Elita studies Orion and the map pensively, then she sighs and shuts her optics. "No, no, no, no, I'm not going to get demoted again because of you. I'm turning this rig around and notifying the proper auth-"
Jazz heard the distant rumbling right before D cut Elita off. "Hey, guys, guys," he says, catching the attention of everyone else. "What is that?" D points to something in the distance behind the train, a metal formation that was shifting and changing as it did. "Is it getting bigger?"
"Or closer?" Elita questions, taking a few steps forward.
Jazz locked optics with B, and then they both turned around and bolted. An alarm sounded from somewhere and Jazz heard Elita, Orion, and D following them close behind as they made a mad dash for the nearest ceiling hatch.
B was repeating the word "no" under his breath as they ran, and then Jazz saw the hatch start to close.
"Why are you closing don't close stop closing," B fell to his knees and pulled futilely at the locked door, "it's closed!"

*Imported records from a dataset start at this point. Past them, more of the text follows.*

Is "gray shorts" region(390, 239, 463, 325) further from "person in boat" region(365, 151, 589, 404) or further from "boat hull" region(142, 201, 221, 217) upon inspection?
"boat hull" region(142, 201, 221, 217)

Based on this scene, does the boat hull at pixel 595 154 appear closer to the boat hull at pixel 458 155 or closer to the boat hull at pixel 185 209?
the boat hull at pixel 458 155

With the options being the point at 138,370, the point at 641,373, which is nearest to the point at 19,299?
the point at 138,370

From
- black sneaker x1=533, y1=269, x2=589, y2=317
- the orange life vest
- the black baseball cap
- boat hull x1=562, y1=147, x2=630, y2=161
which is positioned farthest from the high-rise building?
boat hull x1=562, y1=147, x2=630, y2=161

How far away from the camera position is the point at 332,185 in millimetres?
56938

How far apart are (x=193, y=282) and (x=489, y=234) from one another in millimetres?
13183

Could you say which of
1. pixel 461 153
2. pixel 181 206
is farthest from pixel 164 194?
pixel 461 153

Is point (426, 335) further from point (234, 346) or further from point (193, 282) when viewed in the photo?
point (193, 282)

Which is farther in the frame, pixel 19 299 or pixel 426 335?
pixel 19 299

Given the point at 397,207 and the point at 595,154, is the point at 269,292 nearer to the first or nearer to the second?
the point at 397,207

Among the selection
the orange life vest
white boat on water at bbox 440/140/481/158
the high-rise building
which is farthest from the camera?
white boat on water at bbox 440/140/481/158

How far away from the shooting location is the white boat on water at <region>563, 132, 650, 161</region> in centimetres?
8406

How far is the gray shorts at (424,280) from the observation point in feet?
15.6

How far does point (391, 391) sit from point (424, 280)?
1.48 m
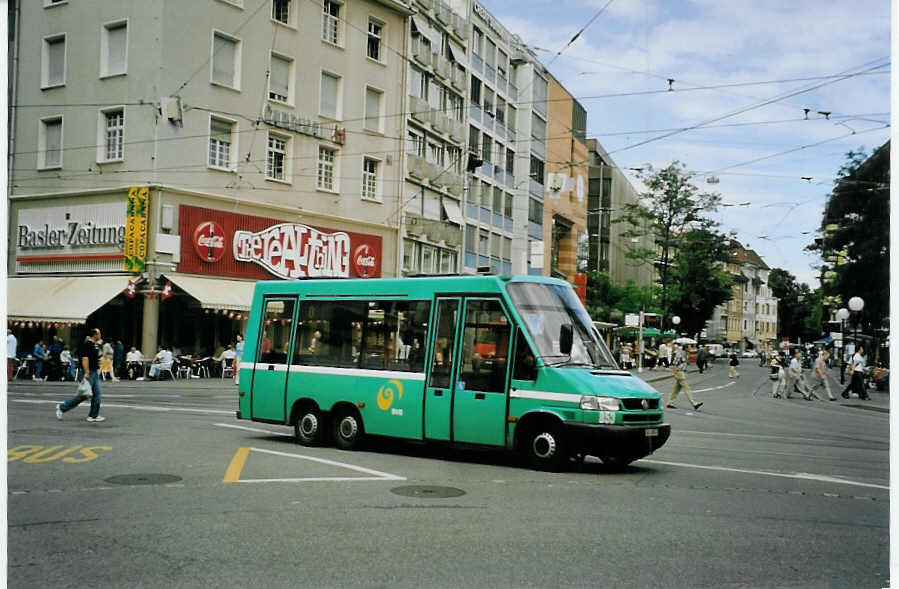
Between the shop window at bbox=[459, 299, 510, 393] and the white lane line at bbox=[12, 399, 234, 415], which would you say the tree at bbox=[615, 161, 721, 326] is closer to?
the white lane line at bbox=[12, 399, 234, 415]

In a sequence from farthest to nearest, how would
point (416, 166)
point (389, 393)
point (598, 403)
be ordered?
1. point (416, 166)
2. point (389, 393)
3. point (598, 403)

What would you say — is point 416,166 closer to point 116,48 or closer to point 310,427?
point 116,48

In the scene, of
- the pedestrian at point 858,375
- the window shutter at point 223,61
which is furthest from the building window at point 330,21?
the pedestrian at point 858,375

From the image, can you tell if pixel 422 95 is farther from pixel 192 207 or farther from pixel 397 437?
pixel 397 437

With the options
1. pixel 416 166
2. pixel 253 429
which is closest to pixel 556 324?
pixel 253 429

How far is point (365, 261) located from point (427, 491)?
32150 mm

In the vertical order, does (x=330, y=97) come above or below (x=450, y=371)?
above

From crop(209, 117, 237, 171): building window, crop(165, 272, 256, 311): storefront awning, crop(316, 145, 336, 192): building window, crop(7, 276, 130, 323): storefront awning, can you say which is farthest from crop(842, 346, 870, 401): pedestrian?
crop(7, 276, 130, 323): storefront awning

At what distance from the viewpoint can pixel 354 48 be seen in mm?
41312

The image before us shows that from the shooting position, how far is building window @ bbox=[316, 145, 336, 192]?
3988 cm

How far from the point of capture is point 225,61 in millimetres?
35375

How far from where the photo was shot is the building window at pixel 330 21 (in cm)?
3972

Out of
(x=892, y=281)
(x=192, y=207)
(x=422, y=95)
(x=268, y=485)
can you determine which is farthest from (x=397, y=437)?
(x=422, y=95)

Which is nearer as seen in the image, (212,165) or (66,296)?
(66,296)
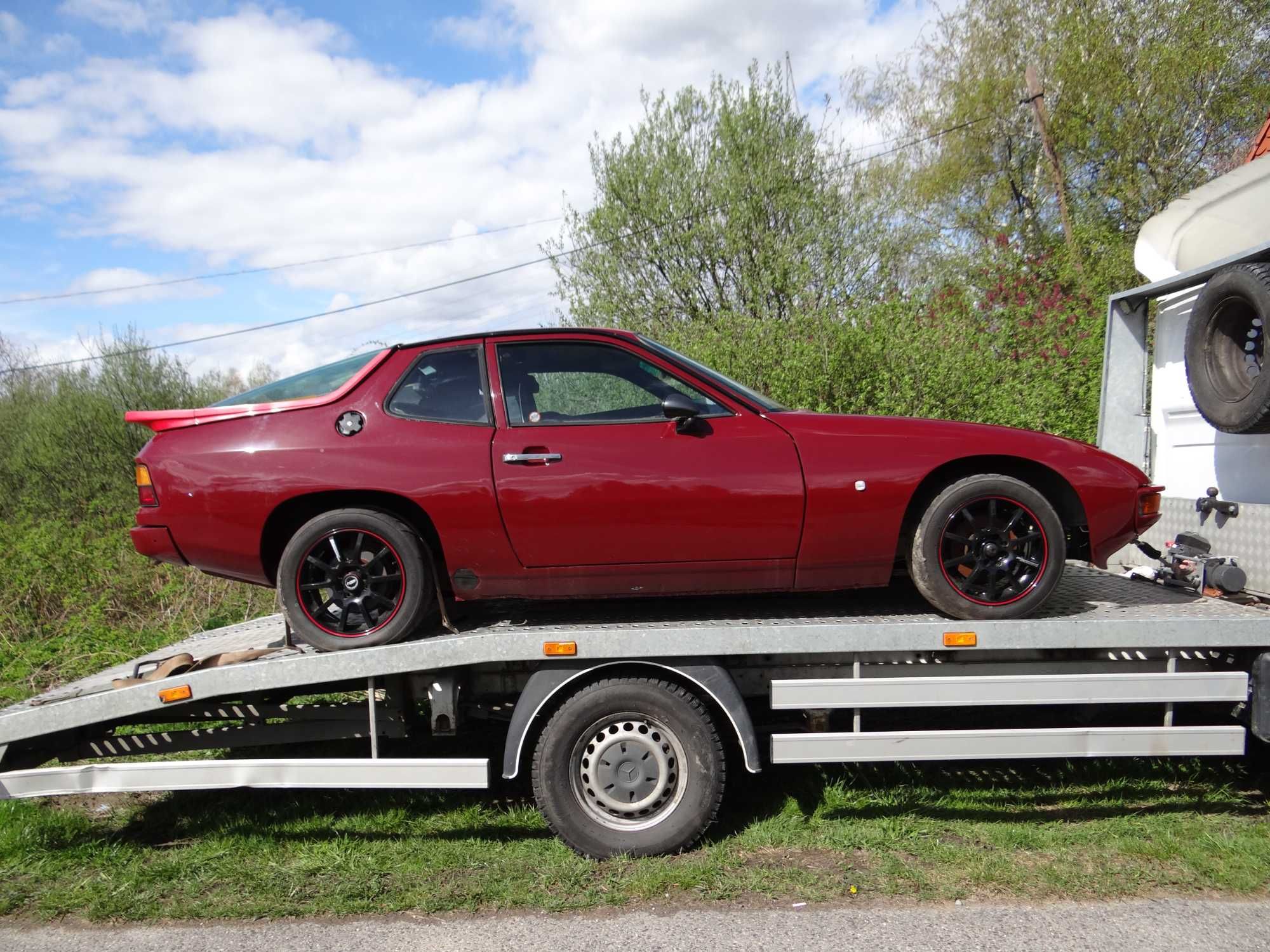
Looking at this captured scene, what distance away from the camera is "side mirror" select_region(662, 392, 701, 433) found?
349 centimetres

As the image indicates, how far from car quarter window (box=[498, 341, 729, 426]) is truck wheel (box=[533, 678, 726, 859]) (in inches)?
46.1

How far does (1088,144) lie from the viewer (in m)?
17.2

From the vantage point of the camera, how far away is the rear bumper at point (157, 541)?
11.9 feet

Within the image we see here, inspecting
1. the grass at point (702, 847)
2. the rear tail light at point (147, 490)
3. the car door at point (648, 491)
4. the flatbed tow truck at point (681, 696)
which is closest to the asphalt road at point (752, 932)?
the grass at point (702, 847)

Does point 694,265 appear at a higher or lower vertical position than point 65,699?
higher

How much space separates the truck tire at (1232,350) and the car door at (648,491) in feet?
7.69

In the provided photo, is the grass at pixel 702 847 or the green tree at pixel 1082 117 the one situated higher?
the green tree at pixel 1082 117

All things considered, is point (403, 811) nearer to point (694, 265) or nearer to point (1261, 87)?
point (694, 265)

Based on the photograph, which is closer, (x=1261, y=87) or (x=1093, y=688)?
(x=1093, y=688)

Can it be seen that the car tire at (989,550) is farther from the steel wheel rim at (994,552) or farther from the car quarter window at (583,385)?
the car quarter window at (583,385)

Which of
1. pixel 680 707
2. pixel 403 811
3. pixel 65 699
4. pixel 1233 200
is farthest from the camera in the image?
pixel 1233 200

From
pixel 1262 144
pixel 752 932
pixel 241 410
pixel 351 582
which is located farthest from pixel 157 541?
pixel 1262 144

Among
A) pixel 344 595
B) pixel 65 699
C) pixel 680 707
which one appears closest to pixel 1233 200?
pixel 680 707

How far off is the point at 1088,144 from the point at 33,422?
68.7 ft
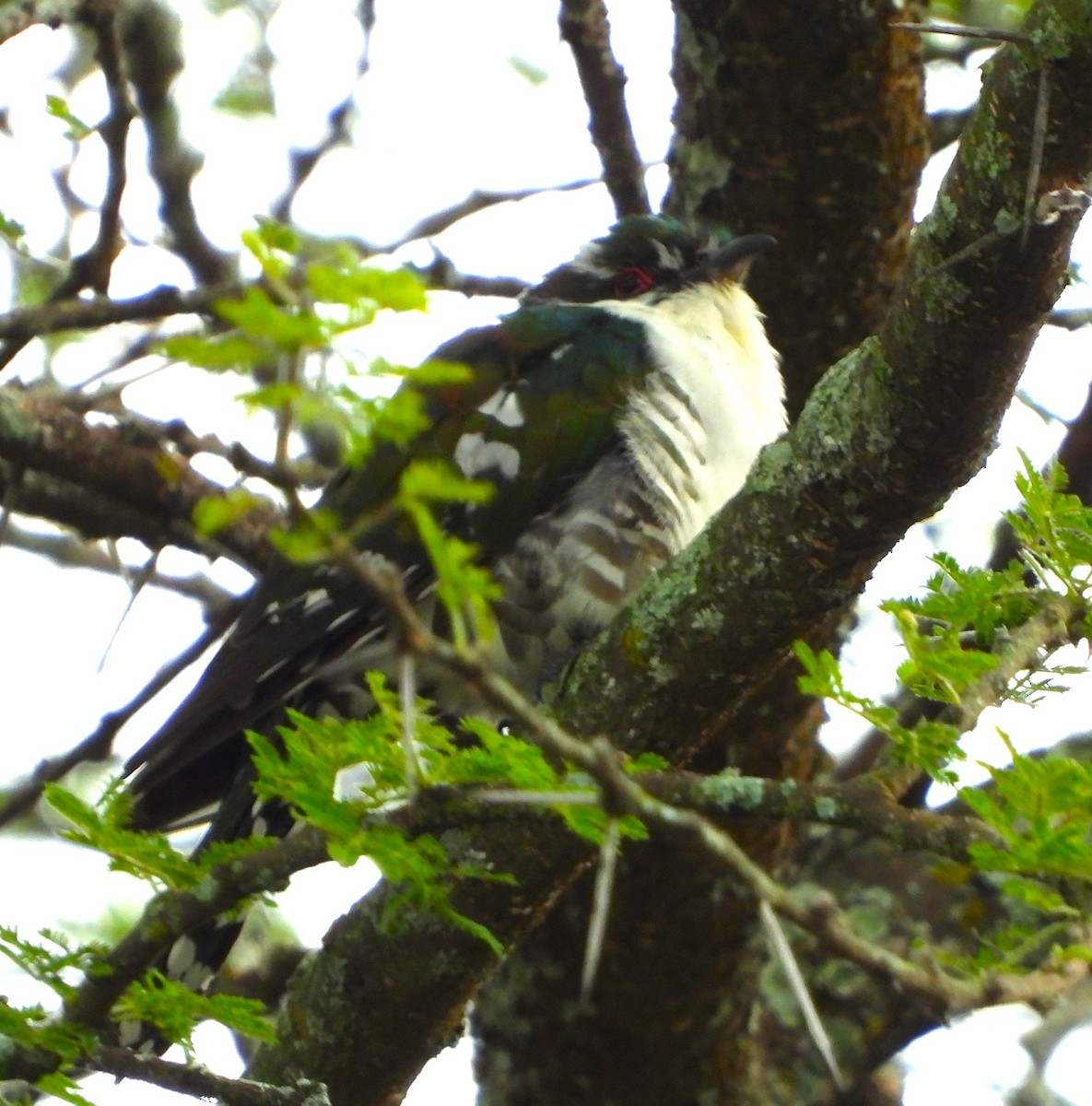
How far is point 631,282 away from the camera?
A: 13.7ft

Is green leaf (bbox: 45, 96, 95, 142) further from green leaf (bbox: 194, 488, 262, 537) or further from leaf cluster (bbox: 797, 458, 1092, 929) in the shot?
green leaf (bbox: 194, 488, 262, 537)

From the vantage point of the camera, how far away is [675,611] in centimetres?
227

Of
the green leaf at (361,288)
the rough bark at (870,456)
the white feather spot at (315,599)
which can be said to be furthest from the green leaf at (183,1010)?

Jazz and the others immediately crouch down beside him, desperately trying to get inside the train before the formation caught up to them. Unfortunately, their attempts were useless, the door remaining shut tight. They all look up in horror as the metal wave finally reaches them, lifting the train and its track up into the air.
"Oh, now I know why no one comes to the surface!" D shouts, before they all lunge to hold on to the railings along the side of the train roof.
The train maneuvers roughly around the shifting metal walls and waves, throwing the five bots around as it did. The train turns sharply and they were all airborne for a moment, before crashing back down as the train barrels forward.
And as the train went over another metal wave, none of them could hold on any longer. They were thrown into the air, and as Jazz hurtled toward the ground, he was surrounded by screaming, until he hit the surface, getting knocked out instantly.